Posts Tagged ‘ girl ’

My last flight

March 31st, 2012

It is an awesome feeling to be in love, to have a partner, to chirp mindlessly to each other and to prepare to bring our kids into this world. In our case it is seasonal. When the spring starts, the feeling of love also blooms within ourselves and we start searching and courting our partners; flying, soaring, finding homes and laying eggs. We were quite late this time; however we decided to build our nest on a yellow wall inside human shelter. It was a flower basket actually, that we chose; but the flower neither smelled, nor withered. But it was dry and warm; just as we needed and we had it right across our entrance window. Earlier there was no one, there in that shelter. A lady and a dog would be there downstairs and at night a man too. Later a girl started coming for night and leaving early morning. Maybe it was her nest too. She never bothered us; she would pretend as if she didn’t notice us flying in and out; but sometimes I could see her putting white cotton balls in our nest and sometimes she would put a plate of grains below our nest. Maybe that was her way of acknowledging us; giving food and keeping us warm. Though we lived in harmony, I could hear a big, buzzing sound whenever she stayed in her shelter, within her section of nest and she always sealed her entrance, when the noise was there.

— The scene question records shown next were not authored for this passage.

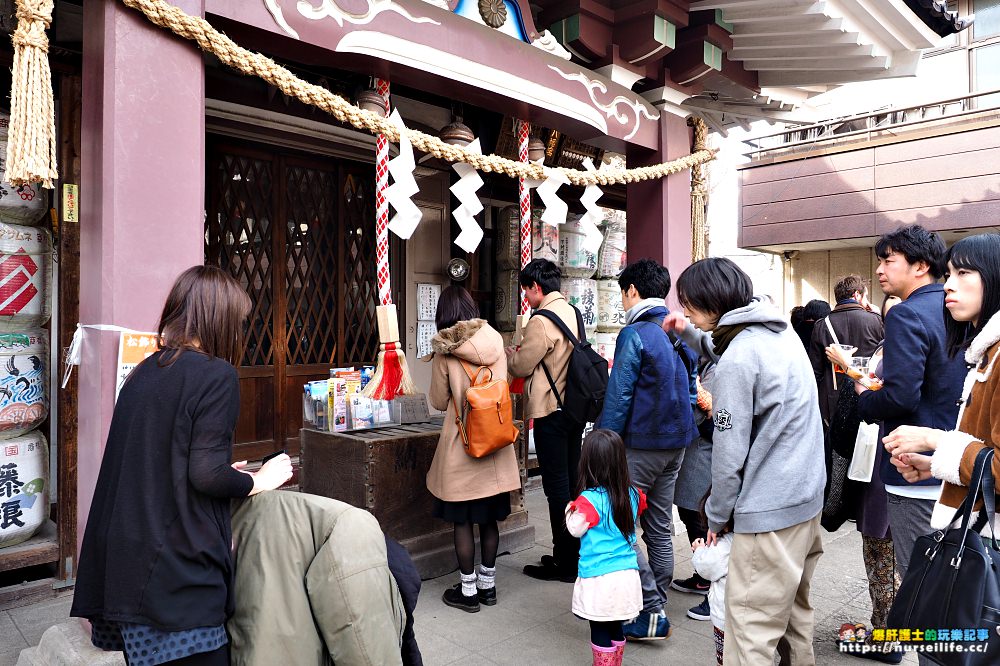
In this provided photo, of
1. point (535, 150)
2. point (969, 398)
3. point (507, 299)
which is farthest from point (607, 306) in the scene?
point (969, 398)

We laid eggs; 3 pretty brown eggs and I started warming them. I would sit on eggs and my hubby would bring me food. Sometimes, when he got late I would make do with the grains the girl offered; sometimes I would fly inside the shelter and find insects for myself. This particular day, it was very hot. I sat on my eggs the whole day and the girl was also within her section of shelter the whole day, occasionally coming out. Soon, it got dark and my hubby hadn’t arrived. I got restless and hunger was driving me mad. I flew inside the shelter but couldn’t catch a single insect. There was no offering from the girl either. Then, the girl came out of her section and left the door ajar. I perched on the door and peeped inside her section. It was lit, like day. The humming sound was there and something was moving in the center. I hoped I would catch some food, so I decided to check in. As I flapped my wings, something pulled me towards the center. It was like being sucked by a vast air current and I hit the part of the moving thing. I was instantly thrown somewhere and as I was falling I could hear the girl screaming. I was numb; the pain was blinding and I could feel the blood oozing from me. More screaming and then the lady came upstairs. Now, the girl was wailing and so was the lady. I couldn’t move. After what seems like an eon of pain, the man came and held me in his palm. He said something and the females sighed. Then, he slowly touched me, held mu hurting wing, and examined me. It hurt when he lifted it, though he was trying not to hurt me. He then applied some sticky paste on my wounds; while the girl fed me with some sweet, salty liquid. I wet my beak; thirsty as I was, I was scared too. They were humans and yet so close to me. I was broken, helpless so I stayed still. From the corner of my eyes, I could see the two females putting same white fluffy things over my nest. “Don’t hurt my babies,” was all I could think then; as he carried me downstairs and put me in a box.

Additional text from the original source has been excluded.